If a COPY operation with a defined column list omits a column that has a DEFAULT value and is nullable, the COPY command inserts the value of the default_expr, not the NULL value.

IDENTITY(seed, step)

Specifies that the column is an IDENTITY column. An IDENTITY column contains unique auto-generated values. These values start with the value specified as the seed and increment by the number specified as the step. The data type for an IDENTITY column must be either INT or BIGINT. IDENTITY columns are declared NOT NULL by default and do not accept NULLs.

ENCODE encoding

Compression encoding for a column. RAW is the default, if no compression is selected. The following Compression encodings are supported:

  • BYTEDICT

  • DELTA

  • DELTA32K

  • LZO

  • MOSTLY8

  • MOSTLY16

  • MOSTLY32

  • RAW (no compression, the default setting)

  • RUNLENGTH

  • TEXT255

  • TEXT32K

DISTKEY

Specifies that the column is the distribution key for the table. Only one column in a table can be the distribution key. You can use the DISTKEY keyword after a column name or as part of the table definition by using the DISTKEY (column_name) syntax. Either method has the same effect. For more information, see the DISTSTYLE keyword definition.

SORTKEY

Specifies that the column is the sort key for the table. When data is loaded into the table, the data is sorted by one or more columns that are designated as sort keys. You can use the SORTKEY keyword after a column name to specify a single-column sort key, or you can specify one or more columns as sort key columns for the table by using the SORTKEY (column_name [, ...]) syntax.

If you do not specify any sort keys, the table is not sorted . You can define a maximum of 400 SORTKEY columns per table.

NOT NULL | NULL

NOT NULL specifies that the column is not allowed to contain null values. NULL, the default, specifies that the column accepts null values. IDENTITY columns are declared NOT NULL by default.

UNIQUE

Specifies that the column may contain only unique values. The behavior of the unique table constraint is the same as that for column constraints, with the additional capability to span multiple columns . To define a unique table constraint, use the UNIQUE ( column_name [, ... ] ) syntax.

Important

Unique constraints are informational and are not enforced by the system.

PRIMARY KEY

Specifies that the column is the primary key for the table. Only one column can be defined as the primary key by using a column definition. To define a table constraint with a multiple-column primary key, use the PRIMARY KEY ( column_name [, ... ] ) syntax.

Identifying a column as the primary key provides metadata about the design of the schema. A primary key implies that other tables can rely on this set of columns as a unique identifier for rows. One primary key can be specified for a table, whether as a column constraint or a table constraint. The primary key constraint should name a set of columns that is different from other sets of columns named by any unique constraint defined for the same table.

Important

Primary key constraints are informational only.
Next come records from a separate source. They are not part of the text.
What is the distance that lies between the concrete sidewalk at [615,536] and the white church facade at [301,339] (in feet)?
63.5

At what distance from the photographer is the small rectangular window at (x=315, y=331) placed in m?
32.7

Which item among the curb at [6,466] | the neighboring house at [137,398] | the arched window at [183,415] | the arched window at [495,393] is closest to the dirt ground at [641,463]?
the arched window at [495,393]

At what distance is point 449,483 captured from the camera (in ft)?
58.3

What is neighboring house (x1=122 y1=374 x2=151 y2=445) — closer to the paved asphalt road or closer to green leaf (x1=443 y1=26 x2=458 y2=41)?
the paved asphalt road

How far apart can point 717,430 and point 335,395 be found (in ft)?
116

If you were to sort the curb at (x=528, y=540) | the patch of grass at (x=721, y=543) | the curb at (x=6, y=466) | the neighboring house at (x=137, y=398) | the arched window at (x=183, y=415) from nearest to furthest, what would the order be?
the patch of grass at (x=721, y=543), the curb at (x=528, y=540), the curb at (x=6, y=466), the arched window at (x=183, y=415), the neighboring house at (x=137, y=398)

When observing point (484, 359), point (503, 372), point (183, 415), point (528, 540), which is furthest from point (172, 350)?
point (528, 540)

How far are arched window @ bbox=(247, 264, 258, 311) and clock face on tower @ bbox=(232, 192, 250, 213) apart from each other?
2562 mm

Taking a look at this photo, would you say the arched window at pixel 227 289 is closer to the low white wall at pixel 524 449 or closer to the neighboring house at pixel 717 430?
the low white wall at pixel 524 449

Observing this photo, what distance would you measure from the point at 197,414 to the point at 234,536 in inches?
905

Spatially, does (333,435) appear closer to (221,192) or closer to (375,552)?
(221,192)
They are not enforced by the system, but they are used by the planner.

References reftable [ ( refcolumn ) ]

Specifies a foreign key constraint, which implies that the column must contain only values that match values in the referenced column of some row of the referenced table. The referenced columns should be the columns of a unique or primary key constraint in the referenced table.

Important

Foreign key constraints are informational only. They are not enforced by the system, but they are used by the planner.

LIKE parent_table [ { INCLUDING | EXCLUDING } DEFAULTS ]

Specifies an existing table from which the new table automatically copies column names, data types, and NOT NULL constraints. The new table and the parent table are decoupled, and any changes made to the parent table are not applied to the new table. Default expressions for the copied column definitions are copied only if INCLUDING DEFAULTS is specified. The default behavior is to exclude default expressions, so that all columns of the new table have null defaults.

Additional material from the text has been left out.